Она определяет направление на этот звук. Так теперь слева от нее идет Кингман, продираясь сквозь мокрый кустарник, как слон, а справа неизвестный, надо попытаться зайти сзади, чтобы посмотреть, кто это. Спарта идет через светлеющий лес со всей грацией и бдительностью, на которые только способна, и едва-едва не наталкивается на незнакомца. Человек затаился за стволом старого дуба и если бы она не знала, что он там был… Да достойный противник.
Потом он пошевелился, и она узнала его. Вьющиеся рыжие волосы, пальто из верблюжьей шерсти, перчатки из свиной кожи. – Оранжевый человек. Он чуть не убил ее на Марсе и затем на Фобосе. На Фобосе у нее был шанс убить его, но из-за какого-то ложного принципа она сдержалась, сейчас она даже не понимает из-за чего. Желание сделать все по закону? Нежелание стрелять в спину? А ведь она знала тогда, что он убил врача, который вернул ей память, и возможно пытался убить ее родителей.
Она прижимается щекой к подушке изумрудно-зеленого мха на стволе дерева, затаив дыхание и ожидая, когда он пройдет мимо, вниз по узкому руслу ручья, забитому опавшими листьями.

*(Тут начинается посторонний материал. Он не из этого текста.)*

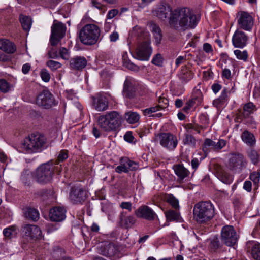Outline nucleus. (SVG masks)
Returning <instances> with one entry per match:
<instances>
[{
    "label": "nucleus",
    "mask_w": 260,
    "mask_h": 260,
    "mask_svg": "<svg viewBox=\"0 0 260 260\" xmlns=\"http://www.w3.org/2000/svg\"><path fill=\"white\" fill-rule=\"evenodd\" d=\"M153 14L161 20L169 19L171 26L177 30L194 28L198 22L196 15L190 8H177L172 10L166 3L158 5L153 11Z\"/></svg>",
    "instance_id": "1"
},
{
    "label": "nucleus",
    "mask_w": 260,
    "mask_h": 260,
    "mask_svg": "<svg viewBox=\"0 0 260 260\" xmlns=\"http://www.w3.org/2000/svg\"><path fill=\"white\" fill-rule=\"evenodd\" d=\"M166 201L175 209L179 208V201L173 195L171 194H168L166 197Z\"/></svg>",
    "instance_id": "41"
},
{
    "label": "nucleus",
    "mask_w": 260,
    "mask_h": 260,
    "mask_svg": "<svg viewBox=\"0 0 260 260\" xmlns=\"http://www.w3.org/2000/svg\"><path fill=\"white\" fill-rule=\"evenodd\" d=\"M221 240L228 246H233L236 243L238 235L233 226L225 225L222 228Z\"/></svg>",
    "instance_id": "6"
},
{
    "label": "nucleus",
    "mask_w": 260,
    "mask_h": 260,
    "mask_svg": "<svg viewBox=\"0 0 260 260\" xmlns=\"http://www.w3.org/2000/svg\"><path fill=\"white\" fill-rule=\"evenodd\" d=\"M244 115L248 117L257 110L256 106L252 102H249L244 106Z\"/></svg>",
    "instance_id": "37"
},
{
    "label": "nucleus",
    "mask_w": 260,
    "mask_h": 260,
    "mask_svg": "<svg viewBox=\"0 0 260 260\" xmlns=\"http://www.w3.org/2000/svg\"><path fill=\"white\" fill-rule=\"evenodd\" d=\"M151 62L156 66H161L163 62V57L160 54L158 53L153 57Z\"/></svg>",
    "instance_id": "50"
},
{
    "label": "nucleus",
    "mask_w": 260,
    "mask_h": 260,
    "mask_svg": "<svg viewBox=\"0 0 260 260\" xmlns=\"http://www.w3.org/2000/svg\"><path fill=\"white\" fill-rule=\"evenodd\" d=\"M175 174L181 179H184L189 175V172L181 165H177L174 167Z\"/></svg>",
    "instance_id": "35"
},
{
    "label": "nucleus",
    "mask_w": 260,
    "mask_h": 260,
    "mask_svg": "<svg viewBox=\"0 0 260 260\" xmlns=\"http://www.w3.org/2000/svg\"><path fill=\"white\" fill-rule=\"evenodd\" d=\"M87 197V192L82 187H74L70 193V199L74 203H82Z\"/></svg>",
    "instance_id": "14"
},
{
    "label": "nucleus",
    "mask_w": 260,
    "mask_h": 260,
    "mask_svg": "<svg viewBox=\"0 0 260 260\" xmlns=\"http://www.w3.org/2000/svg\"><path fill=\"white\" fill-rule=\"evenodd\" d=\"M243 142L247 145L250 146L255 145L256 138L254 135L247 130H244L241 135Z\"/></svg>",
    "instance_id": "26"
},
{
    "label": "nucleus",
    "mask_w": 260,
    "mask_h": 260,
    "mask_svg": "<svg viewBox=\"0 0 260 260\" xmlns=\"http://www.w3.org/2000/svg\"><path fill=\"white\" fill-rule=\"evenodd\" d=\"M66 209L62 207H55L50 210L49 217L51 221L60 222L66 218Z\"/></svg>",
    "instance_id": "20"
},
{
    "label": "nucleus",
    "mask_w": 260,
    "mask_h": 260,
    "mask_svg": "<svg viewBox=\"0 0 260 260\" xmlns=\"http://www.w3.org/2000/svg\"><path fill=\"white\" fill-rule=\"evenodd\" d=\"M237 23L239 27L246 31H250L253 26L254 18L245 11H240L237 14Z\"/></svg>",
    "instance_id": "8"
},
{
    "label": "nucleus",
    "mask_w": 260,
    "mask_h": 260,
    "mask_svg": "<svg viewBox=\"0 0 260 260\" xmlns=\"http://www.w3.org/2000/svg\"><path fill=\"white\" fill-rule=\"evenodd\" d=\"M162 107L160 105H156L154 107H152L149 108H147L143 110V113L145 116H155V117H161L162 114L161 113H158L155 114L154 113L161 110L162 109Z\"/></svg>",
    "instance_id": "28"
},
{
    "label": "nucleus",
    "mask_w": 260,
    "mask_h": 260,
    "mask_svg": "<svg viewBox=\"0 0 260 260\" xmlns=\"http://www.w3.org/2000/svg\"><path fill=\"white\" fill-rule=\"evenodd\" d=\"M118 13V11L117 9H113L108 11L107 14V18L108 19H111L115 17Z\"/></svg>",
    "instance_id": "57"
},
{
    "label": "nucleus",
    "mask_w": 260,
    "mask_h": 260,
    "mask_svg": "<svg viewBox=\"0 0 260 260\" xmlns=\"http://www.w3.org/2000/svg\"><path fill=\"white\" fill-rule=\"evenodd\" d=\"M121 117L116 111L107 113L100 116L99 124L101 128L106 131L116 129L121 123Z\"/></svg>",
    "instance_id": "4"
},
{
    "label": "nucleus",
    "mask_w": 260,
    "mask_h": 260,
    "mask_svg": "<svg viewBox=\"0 0 260 260\" xmlns=\"http://www.w3.org/2000/svg\"><path fill=\"white\" fill-rule=\"evenodd\" d=\"M108 100L104 94L99 93L92 97V106L98 111H104L108 108Z\"/></svg>",
    "instance_id": "15"
},
{
    "label": "nucleus",
    "mask_w": 260,
    "mask_h": 260,
    "mask_svg": "<svg viewBox=\"0 0 260 260\" xmlns=\"http://www.w3.org/2000/svg\"><path fill=\"white\" fill-rule=\"evenodd\" d=\"M133 85L131 81L126 79L125 81L123 87V93L126 96H129L131 92L133 91Z\"/></svg>",
    "instance_id": "42"
},
{
    "label": "nucleus",
    "mask_w": 260,
    "mask_h": 260,
    "mask_svg": "<svg viewBox=\"0 0 260 260\" xmlns=\"http://www.w3.org/2000/svg\"><path fill=\"white\" fill-rule=\"evenodd\" d=\"M152 52L149 42H145L140 44L136 50V58L142 61L148 60Z\"/></svg>",
    "instance_id": "13"
},
{
    "label": "nucleus",
    "mask_w": 260,
    "mask_h": 260,
    "mask_svg": "<svg viewBox=\"0 0 260 260\" xmlns=\"http://www.w3.org/2000/svg\"><path fill=\"white\" fill-rule=\"evenodd\" d=\"M46 66L52 71H54L60 69L62 66L61 64L59 62L53 60H49L47 61Z\"/></svg>",
    "instance_id": "45"
},
{
    "label": "nucleus",
    "mask_w": 260,
    "mask_h": 260,
    "mask_svg": "<svg viewBox=\"0 0 260 260\" xmlns=\"http://www.w3.org/2000/svg\"><path fill=\"white\" fill-rule=\"evenodd\" d=\"M109 38L111 42H116L119 38V34L117 31H113L110 35Z\"/></svg>",
    "instance_id": "62"
},
{
    "label": "nucleus",
    "mask_w": 260,
    "mask_h": 260,
    "mask_svg": "<svg viewBox=\"0 0 260 260\" xmlns=\"http://www.w3.org/2000/svg\"><path fill=\"white\" fill-rule=\"evenodd\" d=\"M66 31V25L61 22L54 21L51 27V35L50 42L52 46H56L64 36Z\"/></svg>",
    "instance_id": "7"
},
{
    "label": "nucleus",
    "mask_w": 260,
    "mask_h": 260,
    "mask_svg": "<svg viewBox=\"0 0 260 260\" xmlns=\"http://www.w3.org/2000/svg\"><path fill=\"white\" fill-rule=\"evenodd\" d=\"M31 69V66L29 63H26L22 66V72L24 74H27Z\"/></svg>",
    "instance_id": "61"
},
{
    "label": "nucleus",
    "mask_w": 260,
    "mask_h": 260,
    "mask_svg": "<svg viewBox=\"0 0 260 260\" xmlns=\"http://www.w3.org/2000/svg\"><path fill=\"white\" fill-rule=\"evenodd\" d=\"M250 179L252 180L254 184L258 183L260 179V174L257 172H253L250 175Z\"/></svg>",
    "instance_id": "52"
},
{
    "label": "nucleus",
    "mask_w": 260,
    "mask_h": 260,
    "mask_svg": "<svg viewBox=\"0 0 260 260\" xmlns=\"http://www.w3.org/2000/svg\"><path fill=\"white\" fill-rule=\"evenodd\" d=\"M36 104L45 109H49L57 105L53 95L48 91L44 90L37 97Z\"/></svg>",
    "instance_id": "9"
},
{
    "label": "nucleus",
    "mask_w": 260,
    "mask_h": 260,
    "mask_svg": "<svg viewBox=\"0 0 260 260\" xmlns=\"http://www.w3.org/2000/svg\"><path fill=\"white\" fill-rule=\"evenodd\" d=\"M162 146H177L178 140L175 135L171 133H161L157 136Z\"/></svg>",
    "instance_id": "18"
},
{
    "label": "nucleus",
    "mask_w": 260,
    "mask_h": 260,
    "mask_svg": "<svg viewBox=\"0 0 260 260\" xmlns=\"http://www.w3.org/2000/svg\"><path fill=\"white\" fill-rule=\"evenodd\" d=\"M120 207L123 209H127L129 211L132 210V204L129 202H122L120 204Z\"/></svg>",
    "instance_id": "56"
},
{
    "label": "nucleus",
    "mask_w": 260,
    "mask_h": 260,
    "mask_svg": "<svg viewBox=\"0 0 260 260\" xmlns=\"http://www.w3.org/2000/svg\"><path fill=\"white\" fill-rule=\"evenodd\" d=\"M54 171H60L59 167H55L52 161H48L40 166L37 169L35 177L38 182L47 183L51 179Z\"/></svg>",
    "instance_id": "5"
},
{
    "label": "nucleus",
    "mask_w": 260,
    "mask_h": 260,
    "mask_svg": "<svg viewBox=\"0 0 260 260\" xmlns=\"http://www.w3.org/2000/svg\"><path fill=\"white\" fill-rule=\"evenodd\" d=\"M19 20L23 29L26 31L29 30L32 24L31 18L28 16L21 14L19 17Z\"/></svg>",
    "instance_id": "32"
},
{
    "label": "nucleus",
    "mask_w": 260,
    "mask_h": 260,
    "mask_svg": "<svg viewBox=\"0 0 260 260\" xmlns=\"http://www.w3.org/2000/svg\"><path fill=\"white\" fill-rule=\"evenodd\" d=\"M165 215L168 221H179L181 219L180 213L177 210H169L166 212Z\"/></svg>",
    "instance_id": "34"
},
{
    "label": "nucleus",
    "mask_w": 260,
    "mask_h": 260,
    "mask_svg": "<svg viewBox=\"0 0 260 260\" xmlns=\"http://www.w3.org/2000/svg\"><path fill=\"white\" fill-rule=\"evenodd\" d=\"M124 139L126 142L132 144H135V141H134L135 138L133 136L131 132H126L124 136Z\"/></svg>",
    "instance_id": "54"
},
{
    "label": "nucleus",
    "mask_w": 260,
    "mask_h": 260,
    "mask_svg": "<svg viewBox=\"0 0 260 260\" xmlns=\"http://www.w3.org/2000/svg\"><path fill=\"white\" fill-rule=\"evenodd\" d=\"M179 79L183 82H187L192 78V74L189 70L184 67L178 74Z\"/></svg>",
    "instance_id": "29"
},
{
    "label": "nucleus",
    "mask_w": 260,
    "mask_h": 260,
    "mask_svg": "<svg viewBox=\"0 0 260 260\" xmlns=\"http://www.w3.org/2000/svg\"><path fill=\"white\" fill-rule=\"evenodd\" d=\"M200 122L203 128H206L209 124V120L206 114H202L199 116Z\"/></svg>",
    "instance_id": "46"
},
{
    "label": "nucleus",
    "mask_w": 260,
    "mask_h": 260,
    "mask_svg": "<svg viewBox=\"0 0 260 260\" xmlns=\"http://www.w3.org/2000/svg\"><path fill=\"white\" fill-rule=\"evenodd\" d=\"M183 143L185 145L194 146L196 145V139L191 135H186L183 140Z\"/></svg>",
    "instance_id": "47"
},
{
    "label": "nucleus",
    "mask_w": 260,
    "mask_h": 260,
    "mask_svg": "<svg viewBox=\"0 0 260 260\" xmlns=\"http://www.w3.org/2000/svg\"><path fill=\"white\" fill-rule=\"evenodd\" d=\"M136 221L135 218L133 216H128L124 219L125 226L126 228L131 226Z\"/></svg>",
    "instance_id": "53"
},
{
    "label": "nucleus",
    "mask_w": 260,
    "mask_h": 260,
    "mask_svg": "<svg viewBox=\"0 0 260 260\" xmlns=\"http://www.w3.org/2000/svg\"><path fill=\"white\" fill-rule=\"evenodd\" d=\"M246 123L250 127L252 128H256V122L252 117L246 120Z\"/></svg>",
    "instance_id": "60"
},
{
    "label": "nucleus",
    "mask_w": 260,
    "mask_h": 260,
    "mask_svg": "<svg viewBox=\"0 0 260 260\" xmlns=\"http://www.w3.org/2000/svg\"><path fill=\"white\" fill-rule=\"evenodd\" d=\"M233 61L230 59L223 58L221 60V68L222 69L221 76L223 78L230 80L232 78L231 69L233 68Z\"/></svg>",
    "instance_id": "22"
},
{
    "label": "nucleus",
    "mask_w": 260,
    "mask_h": 260,
    "mask_svg": "<svg viewBox=\"0 0 260 260\" xmlns=\"http://www.w3.org/2000/svg\"><path fill=\"white\" fill-rule=\"evenodd\" d=\"M100 35V28L95 24H90L85 25L81 29L79 37L83 44L91 45L97 42Z\"/></svg>",
    "instance_id": "3"
},
{
    "label": "nucleus",
    "mask_w": 260,
    "mask_h": 260,
    "mask_svg": "<svg viewBox=\"0 0 260 260\" xmlns=\"http://www.w3.org/2000/svg\"><path fill=\"white\" fill-rule=\"evenodd\" d=\"M138 218H142L148 220H153L156 216L154 211L149 206L143 205L139 207L135 212Z\"/></svg>",
    "instance_id": "17"
},
{
    "label": "nucleus",
    "mask_w": 260,
    "mask_h": 260,
    "mask_svg": "<svg viewBox=\"0 0 260 260\" xmlns=\"http://www.w3.org/2000/svg\"><path fill=\"white\" fill-rule=\"evenodd\" d=\"M23 236L31 239L41 238L42 232L40 229L35 225L27 224L23 228Z\"/></svg>",
    "instance_id": "19"
},
{
    "label": "nucleus",
    "mask_w": 260,
    "mask_h": 260,
    "mask_svg": "<svg viewBox=\"0 0 260 260\" xmlns=\"http://www.w3.org/2000/svg\"><path fill=\"white\" fill-rule=\"evenodd\" d=\"M11 60V57L4 53L0 52V61L2 62H8Z\"/></svg>",
    "instance_id": "59"
},
{
    "label": "nucleus",
    "mask_w": 260,
    "mask_h": 260,
    "mask_svg": "<svg viewBox=\"0 0 260 260\" xmlns=\"http://www.w3.org/2000/svg\"><path fill=\"white\" fill-rule=\"evenodd\" d=\"M40 76L42 80L45 82H48L51 78V76L46 69H43L40 71Z\"/></svg>",
    "instance_id": "48"
},
{
    "label": "nucleus",
    "mask_w": 260,
    "mask_h": 260,
    "mask_svg": "<svg viewBox=\"0 0 260 260\" xmlns=\"http://www.w3.org/2000/svg\"><path fill=\"white\" fill-rule=\"evenodd\" d=\"M139 168L138 164L131 160L127 157H121L119 160V165L115 169L118 173H128L129 171H134Z\"/></svg>",
    "instance_id": "12"
},
{
    "label": "nucleus",
    "mask_w": 260,
    "mask_h": 260,
    "mask_svg": "<svg viewBox=\"0 0 260 260\" xmlns=\"http://www.w3.org/2000/svg\"><path fill=\"white\" fill-rule=\"evenodd\" d=\"M234 53L238 59L246 61L248 58V53L246 50L242 51L240 50H235Z\"/></svg>",
    "instance_id": "44"
},
{
    "label": "nucleus",
    "mask_w": 260,
    "mask_h": 260,
    "mask_svg": "<svg viewBox=\"0 0 260 260\" xmlns=\"http://www.w3.org/2000/svg\"><path fill=\"white\" fill-rule=\"evenodd\" d=\"M252 184L249 181H246L244 183L243 188L248 192L251 191Z\"/></svg>",
    "instance_id": "63"
},
{
    "label": "nucleus",
    "mask_w": 260,
    "mask_h": 260,
    "mask_svg": "<svg viewBox=\"0 0 260 260\" xmlns=\"http://www.w3.org/2000/svg\"><path fill=\"white\" fill-rule=\"evenodd\" d=\"M122 60L124 66L126 68L135 71H138L139 70V67L132 63L128 58V55L126 52L123 54Z\"/></svg>",
    "instance_id": "33"
},
{
    "label": "nucleus",
    "mask_w": 260,
    "mask_h": 260,
    "mask_svg": "<svg viewBox=\"0 0 260 260\" xmlns=\"http://www.w3.org/2000/svg\"><path fill=\"white\" fill-rule=\"evenodd\" d=\"M203 99V95L199 89L194 90L192 94V97L186 103L185 106L183 108L184 112H187L191 108L200 105Z\"/></svg>",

Какие бы моральные принципы у нее тогда ни были, сейчас это не имеет значения.
Слышно – он остановился.
Спарта осторожно выглядывает из-за ствола. – Ничего не видно, только слышны приближающиеся шаги Кингмана.
Громкий треск пистолета оранжевого человека раскалывает утреннюю тишину. 38-й калибр без глушителя, странно – обычно он им пользуется. Слышны убегающие олени, тяжелое падение тела и удаляющиеся шаги. Она идет следом. Так, Кингман. Мертв – выстрел в голову. Если бы она могла видеть оранжевого человека, она бы застрелила его, но он уже уходит от нее в направлении дома, заслоненный слишком большим количеством стволов деревьев. Вот он вышел из леса на открытое место, даже не пытаясь спрятаться. Все гости Кингмана собрались на террасе, спокойно болтают друг с другом и смотрят на приближающегося оранжевого человека. Тот, кого зовут Билл, стоит лицом к остальным, спиной к перилам. Его поза расслаблена, высокомерна.
В течение пятнадцати секунд она прислушивается…
– Итак, Билл, вперед к Юпитеру? – Говорит Холли Сингх, ухмыляясь красными губами. – Но откуда нам знать, что Линда не окажется там раньше нас, как это было на Фобосе?
Билл не торопится с ответом. Затем он говорит:
– Вообще-то, моя дорогая, я на это рассчитываю.
Она целится и стреляет. Голова оранжевого человека раскалывается, скорее розовая, чем оранжевая.
На каждый выстрел требуется треть секунды. Только три из четырех выстрелов находят цели.
Тот, что предназначался Биллу, угодил Джеку Ноублу в живот. Третий выстрел попадает в стену дома. Следующий попадает в плечо Холли Сингх, которая уже пряталась. Скорее всего она не выживет. К этому времени остальные уже спрятались за каменной балюстрадой и начинают отстреливаться из укрытия.
Но она уже ушла, бежит по лесу легче, чем олень.